As tensions increased between the U.S. and the Spanish, President McKinley saw the need to establish contact with Cuban rebels who could serve as allies if war broke out. When McKinley asked Colonel Arthur L. Wagner to appoint an officer to contact General Garcia and his rebels, Wagner suggested Rowan, citing his knowledge of Cuba and his “previously-demonstrated ability to execute orders thoroughly and well.”
Rowan, having understood Wagner to be “a noted joker,” was initially unsure what to make of the request. Hours later, he was on a boat to Jamaica, ready to undertake “the most perilous journey [he] had ever undertaken, a journey fraught with danger at every turn, danger of death at the hands of a Spanish firing squad.” According to Rowan’s account of his historical journey, he sailed a small fishing vessel across 100 miles of open sea to Cuba. He and his party bushwhacked through dense jungle to avoid Spanish troops patrolling the roads and trails.

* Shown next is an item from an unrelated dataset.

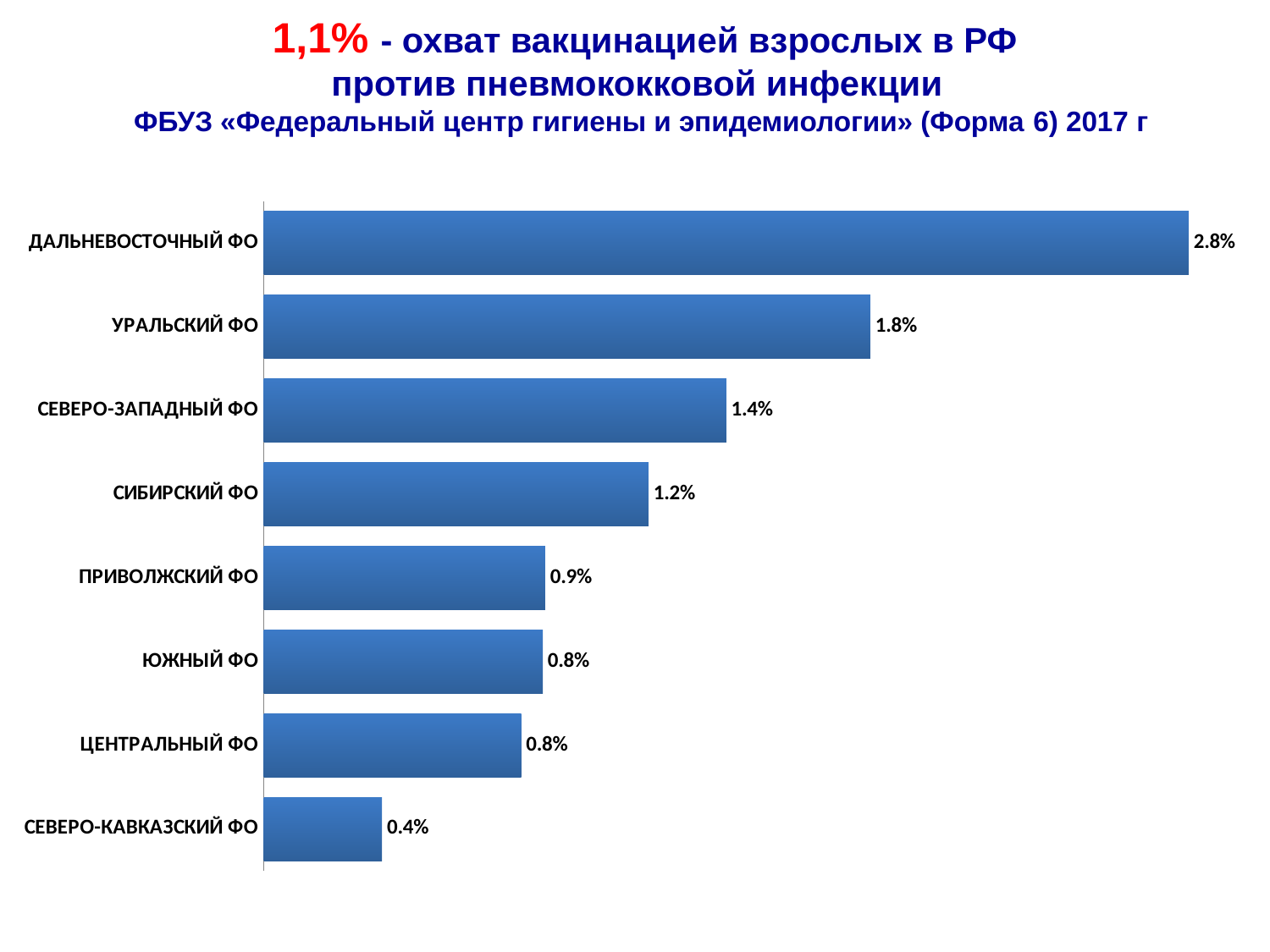
Which has a larger value, СИБИРСКИЙ ФО or ЮЖНЫЙ ФО? СИБИРСКИЙ ФО What is the difference between the values for ДАЛЬНЕВОСТОЧНЫЙ ФО and УРАЛЬСКИЙ ФО? 1.0% Which federal district has the lowest value on the chart? СЕВЕРО-КАВКАЗСКИЙ ФО What is the value shown for УРАЛЬСКИЙ ФО? 1.8% What is the vaccination coverage value for ДАЛЬНЕВОСТОЧНЫЙ ФО? 2.8% How many federal districts are shown on the chart? 8 What overall vaccination coverage figure for adults in the RF is highlighted in red in the slide title? 1,1% What is the value shown for СИБИРСКИЙ ФО? 1.2% What is the difference between the values for СЕВЕРО-ЗАПАДНЫЙ ФО and ПРИВОЛЖСКИЙ ФО? 0.5% What kind of chart is shown on the slide? Bar chart What is the value shown for СЕВЕРО-КАВКАЗСКИЙ ФО? 0.4% Which federal district has the highest value on the chart? ДАЛЬНЕВОСТОЧНЫЙ ФО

Upon successfully reaching Garcia in the Oriente Mountains, Rowan established a rapport with the Cuban rebel commander who was eager to cooperate with the United States. Rowan gathered crucial intelligence and immediately embarked on the perilous journey back to America, crossing hostile waters accompanied by Garcia’s officers in a boat using gunny sacks for sails. Even with knowledge of the highest consequence of death, Rowan was able to think logically and remain prompt during his whirlwind covert mission.
Rowan’s outstanding mission became famous upon distribution of his 1899 pamphlet, A Message to Garcia. Rowan’s timeliness and ability to complete his task in the face of adversity was lauded as an example to young Americans who needed “a stiffening of the vertebrae which will cause them to be loyal to a trust, to act promptly, concentrate their energies, do the thing—carry a message to Garcia.” Leaders in the military and industrial spheres saw value in Rowan’s promptness, printing over a million copies to be distributed to workers and soldiers. The story was translated into several languages, becoming an international best seller.

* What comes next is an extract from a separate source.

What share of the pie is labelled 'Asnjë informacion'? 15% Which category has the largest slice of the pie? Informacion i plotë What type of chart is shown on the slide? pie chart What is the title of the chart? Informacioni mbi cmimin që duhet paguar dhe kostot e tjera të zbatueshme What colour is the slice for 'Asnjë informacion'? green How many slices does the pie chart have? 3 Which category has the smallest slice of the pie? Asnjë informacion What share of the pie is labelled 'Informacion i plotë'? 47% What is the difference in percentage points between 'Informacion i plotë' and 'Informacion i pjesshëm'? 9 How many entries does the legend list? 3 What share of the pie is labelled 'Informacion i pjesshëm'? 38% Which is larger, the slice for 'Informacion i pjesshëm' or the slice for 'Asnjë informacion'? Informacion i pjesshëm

While the consequences of Rowan’s failure would be purely speculative, the realm of ‘what if’ includes some bleak possibilities—most notably harm to American soldiers through acts of war. Rowan’s bravery earned him a Distinguished Service Cross along with the citation stating highlighting his promptness:
“At the outbreak of the Spanish-American campaign, Lieut. Rowan, under disguise, entered the enemy lines in Oriente, crossed the island of Cuba, and not only succeeded in delivering a message to Gen. Garcia, but secured secret information relative to existing military conditions in that region of such great value that it had an important bearing on the quick ending of the struggle and the complete success of the United States Army.”
Rowan also received the Order of Carlos Manuel de Cespedes – the Cuban government’s highest honor. Following his retirement after thirty years of military service, he passed in San Francisco and was buried with full military honors in Arlington National Cemetery.